When I answered the telephone call before 9am and my veterinarian identified herself, I’m pretty sure I stopped breathing as I waited for her to say the words, “I am sorry to inform you that Bambino’s blood work is showing that he has cancer.”
Instead, she informed me that Bambino’s blood work came back completely normal! My kitty does not have cancer! He must only have his right canine tooth extracted by a specialist as soon as possible. This was an enormous relief! All I could think after that telephone call was, “That’s my boy!” He’s so strong and so resilient and my single, steadfast constant comfort for the past ten years of my life. He has been with me through every single up and down since the summer of 2005 and I love him as I would love my human son.
Amongst my best attempts not to sound melodramatic, we have had quite the cancer scare in my household over the past few months. First, it was I and most recently, it was my oldest cat, Bambino. It’s difficult not to jump to the worst conclusions when I am feeling abnormal lumps in my right breast near my armpit and when the veterinarian states that she is fearful that the abscess in my baby’s tooth might not be dental related at all but an oral tumor.
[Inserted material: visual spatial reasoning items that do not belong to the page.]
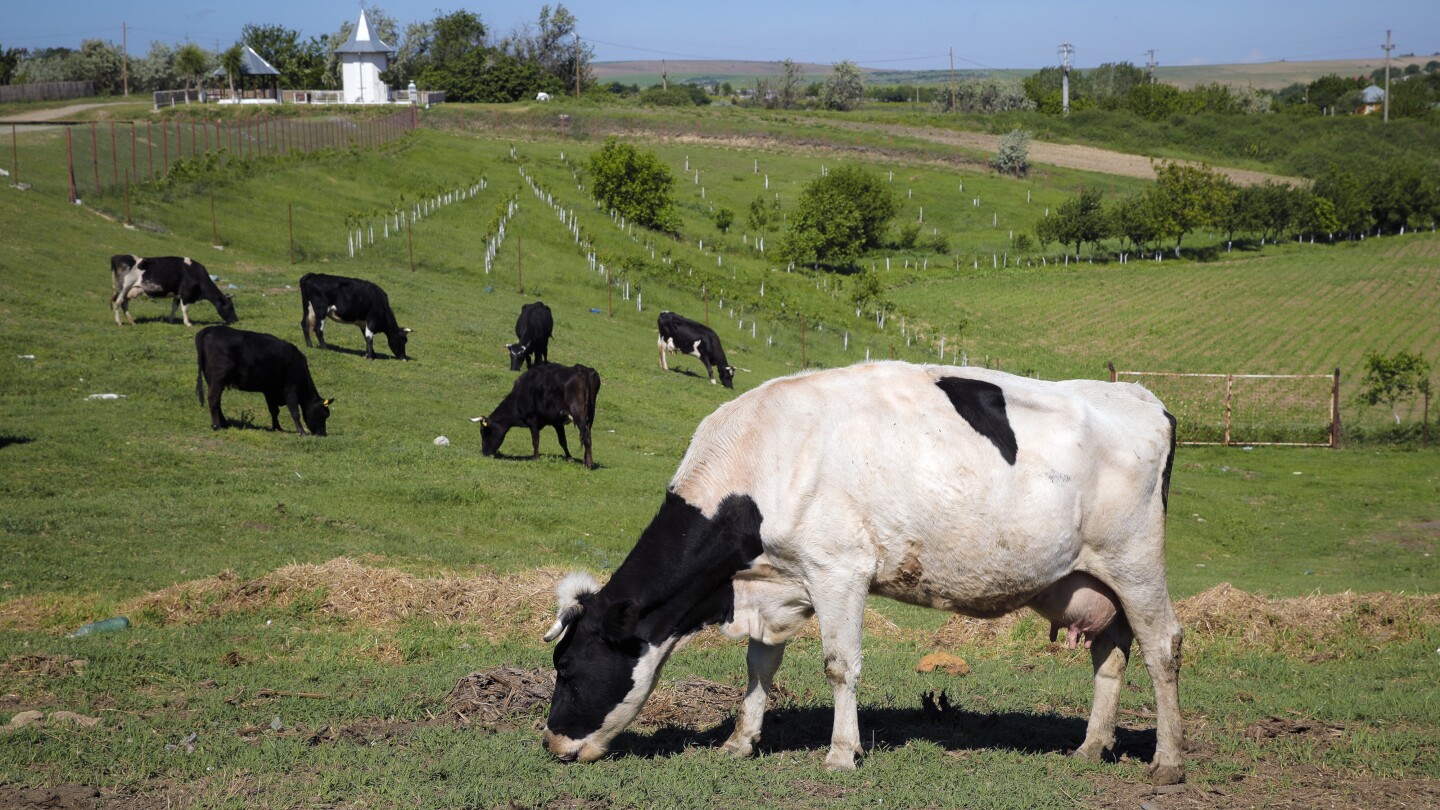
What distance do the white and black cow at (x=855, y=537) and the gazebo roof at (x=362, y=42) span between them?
113859mm

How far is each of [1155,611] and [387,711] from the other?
5.61 metres

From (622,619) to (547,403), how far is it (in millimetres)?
16019

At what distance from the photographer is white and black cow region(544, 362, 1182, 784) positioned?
8203mm

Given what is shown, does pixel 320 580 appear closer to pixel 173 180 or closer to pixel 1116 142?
pixel 173 180

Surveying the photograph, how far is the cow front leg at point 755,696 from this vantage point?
28.2 feet

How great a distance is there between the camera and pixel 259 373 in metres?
22.4

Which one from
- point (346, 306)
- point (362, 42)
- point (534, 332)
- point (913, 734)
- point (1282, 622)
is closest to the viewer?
point (913, 734)

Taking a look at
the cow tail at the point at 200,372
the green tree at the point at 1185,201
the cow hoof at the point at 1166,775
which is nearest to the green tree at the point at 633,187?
the green tree at the point at 1185,201

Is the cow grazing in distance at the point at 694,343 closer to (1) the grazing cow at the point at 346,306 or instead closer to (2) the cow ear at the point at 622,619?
(1) the grazing cow at the point at 346,306

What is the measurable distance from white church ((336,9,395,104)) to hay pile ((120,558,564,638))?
106763 millimetres

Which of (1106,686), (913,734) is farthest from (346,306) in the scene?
(1106,686)

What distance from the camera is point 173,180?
48.2m

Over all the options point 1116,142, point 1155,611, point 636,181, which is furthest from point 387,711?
point 1116,142

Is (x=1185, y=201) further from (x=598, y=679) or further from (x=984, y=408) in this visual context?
(x=598, y=679)
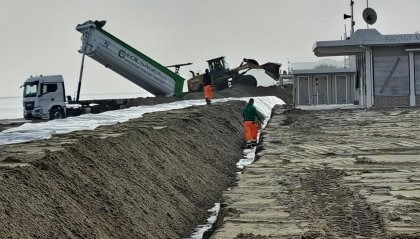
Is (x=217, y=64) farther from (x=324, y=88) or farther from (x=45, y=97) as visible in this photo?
(x=45, y=97)

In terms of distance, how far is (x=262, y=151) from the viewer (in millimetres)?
15820

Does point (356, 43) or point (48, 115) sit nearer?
point (356, 43)

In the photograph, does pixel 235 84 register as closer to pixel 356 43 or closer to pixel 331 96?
pixel 331 96

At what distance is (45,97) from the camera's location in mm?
31906

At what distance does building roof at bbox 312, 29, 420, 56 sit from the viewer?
2920 centimetres

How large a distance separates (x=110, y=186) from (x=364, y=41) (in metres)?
23.0

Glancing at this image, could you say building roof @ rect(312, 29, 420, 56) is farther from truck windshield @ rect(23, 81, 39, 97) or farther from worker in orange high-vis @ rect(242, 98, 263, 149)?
truck windshield @ rect(23, 81, 39, 97)

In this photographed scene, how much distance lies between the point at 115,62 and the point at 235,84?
16.7m

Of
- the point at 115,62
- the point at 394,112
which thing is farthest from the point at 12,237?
the point at 115,62

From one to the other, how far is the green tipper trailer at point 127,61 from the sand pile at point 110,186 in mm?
18985

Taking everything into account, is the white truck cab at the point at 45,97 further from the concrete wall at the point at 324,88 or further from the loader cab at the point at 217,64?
the loader cab at the point at 217,64

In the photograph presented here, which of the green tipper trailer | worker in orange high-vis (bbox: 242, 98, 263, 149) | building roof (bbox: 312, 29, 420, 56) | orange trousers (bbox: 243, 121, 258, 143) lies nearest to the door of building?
building roof (bbox: 312, 29, 420, 56)

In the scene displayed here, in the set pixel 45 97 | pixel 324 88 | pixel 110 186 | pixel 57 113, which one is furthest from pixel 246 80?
pixel 110 186

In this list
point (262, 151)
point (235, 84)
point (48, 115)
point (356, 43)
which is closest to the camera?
point (262, 151)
Thankfully, I am happy to report that the palpable concerns in my self-examination were ruled in a mammogram and an ultrasound as swollen lymph nodes due, most likely, to my choice in deodorant. This is yet to be proven as the cause given that I have yet to find an aluminum-free, paraben-free, all natural deodorant I actually like. Tom’s sucks! The first sign of perspiration and I smell like a pubescent boy with a thyroid problem after gym class. And that’s my public service announcement for the evening. Nothing beats the freesia scented Lady Speed Stick I’ve used for probably fifteen years now. However, a new deodorant I must use. Any recommendations are welcomed and graciously appreciated.
Needless to say, the anxiety levels have been through the roof. The fact of the matter is that cancer is sort of a part of my psyche and even though I may be aware of this, there will never be a means for mental and/or emotional preparation no matter how hard I may try.